Rampone et al. showed >50% suppression of cholesterol intestinal digestion when incubating it with lecithin in everted rat gut sacs (Rampone, 1972). Several other studies also add to our understanding of the potential PCH effect on fatty molecules digestion. For instance, it was shown that egg sphingomyelin dose-dependently reduced lymphatic cholesterol concentration in rats (Noh and Koo, 2003; Noh and Koo, 2004). When given orally, it significantly reduced plasma triglyceride and cholesterol levels in mice fed a Western-type diet (Duivenvoorden et al., 2006). Surprisingly, in a study by Noh et al. this effect was more prominent with saturated fatty acids in the PCH tail. Several studies in humans showed a similar effect of phospholipids on cholesterol digestion suppression (Beil and Grundy, 1980; Greten et al., 1980; Kesaniemi and Grundy, 1986). Existing data on the inhibitory effect of phospholipids on cholesterol absorption are well summarized elsewhere (Cohn et al., 2010). However, to reproduce this mechanism of action in clinical practice, a huge dose of PCH (at least 10 g daily) seems to be required. Possible mechanisms for the inhibition of cholesterol absorption by phospholipids have already been presented by Cohn et al. (2008):

1) Excess PCH interferes with efficient micellar PL hydrolysis: a prerequisite for mucosal uptake of cholesterol.

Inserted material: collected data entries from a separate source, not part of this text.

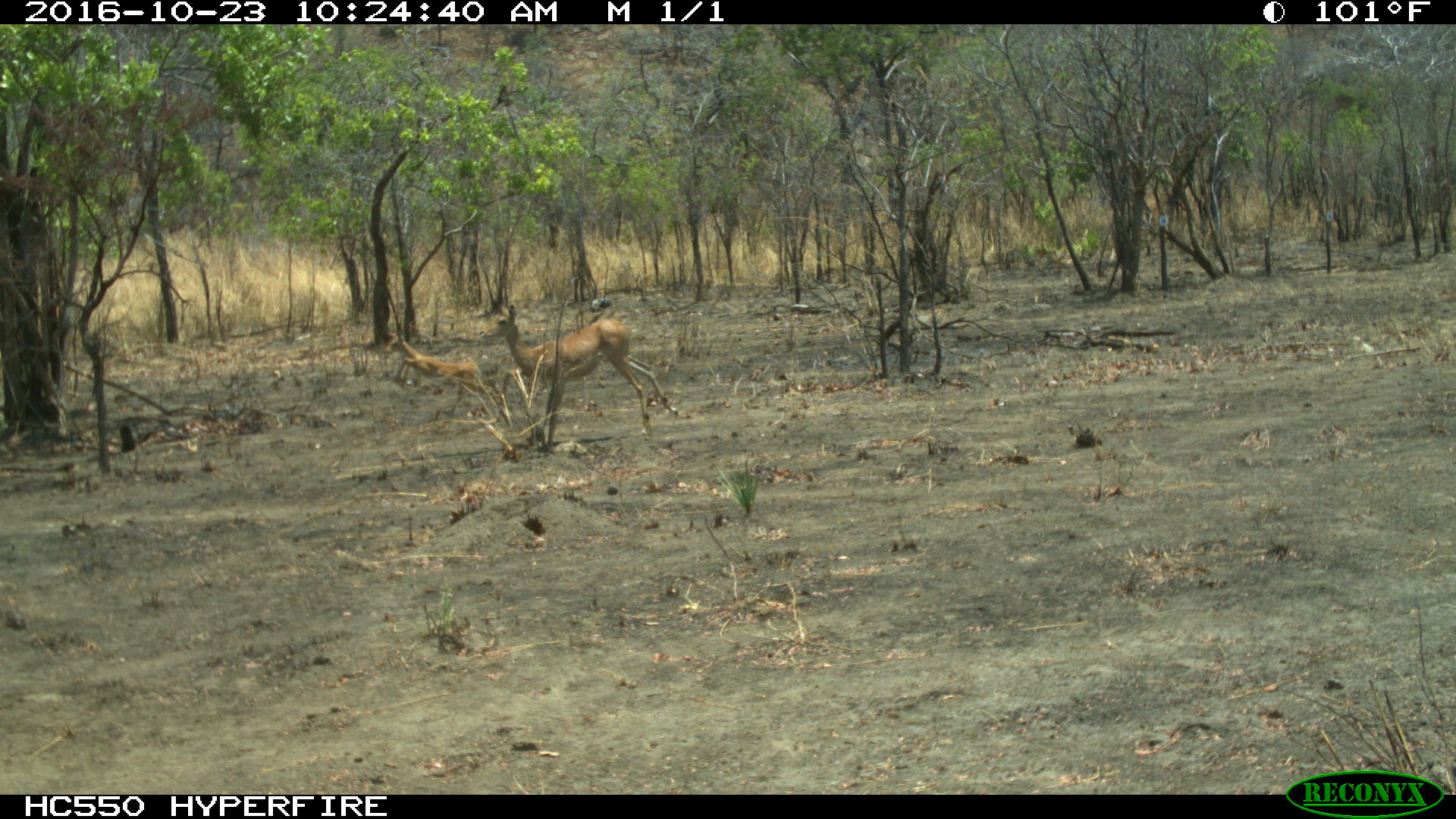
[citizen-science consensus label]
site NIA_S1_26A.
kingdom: Animalia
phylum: Chordata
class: Mammalia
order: Artiodactyla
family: Bovidae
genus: Aepyceros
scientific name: Aepyceros melampus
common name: impala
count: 2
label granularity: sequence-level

2) PCH surplus alters the physicochemical properties of mixed micelles (i.e., their size, composition, and/or biological characteristics) resulting in reduced absorption of cholesterol.

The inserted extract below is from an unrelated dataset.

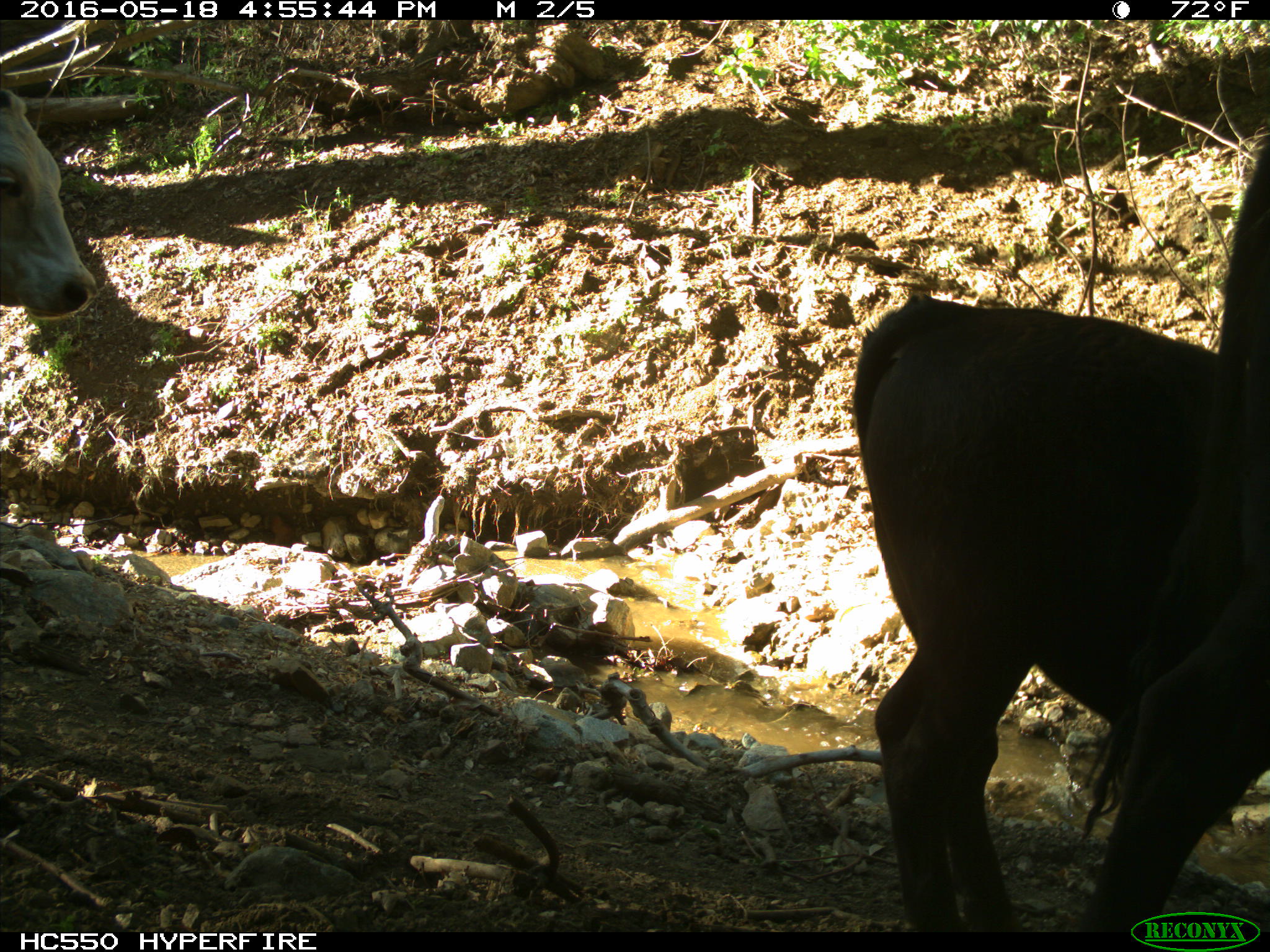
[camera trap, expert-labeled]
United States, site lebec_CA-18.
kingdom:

3) PCH affects the membrane characteristics of enterocytes or has a direct effect on cellular cholesterol transporters that regulate intestinal cholesterol uptake.

Conclusion

Four possible mechanisms of PCH-induced steatosis regression showed both in vivo (Buang et al., 2005; Lee et al., 2014) and in clinical studies (Gundermann et al., 2016; Maev et al., 2020b; Popovic and Dajani, 2020) are discussed and the following are considered as relevant:

1) Stimulation of fatty acids beta-oxidation in hepatocytes (through PPARα and PPAR-dependent enzymes: acyl-CoA oxidase and carnitine palmitoyltransferase)

2) Liponeogenesis inhibition in hepatocytes (through SRBEP-1 and SRBEP-dependent enzymes, mainly glycerol-3-phosphate acyltransferase)

3) Fatty acids evacuation followed by their uptake and utilization in muscles (through the role of PCH both in VLDL formation and evacuation and the PPARα activation in the muscles)

Of course, this concept requires further in vitro and in vivo testing to obtain a true picture of the PCH mode of action in clinical practice. We believe that these data contribute to a better understanding of the clinical effect of EPLs and may help design further studies in this field. It is even more important considering the new MAFLD concept and steatosis as a universal phenotypical sign of metabolic disorder in the liver that should be diagnosed and treated.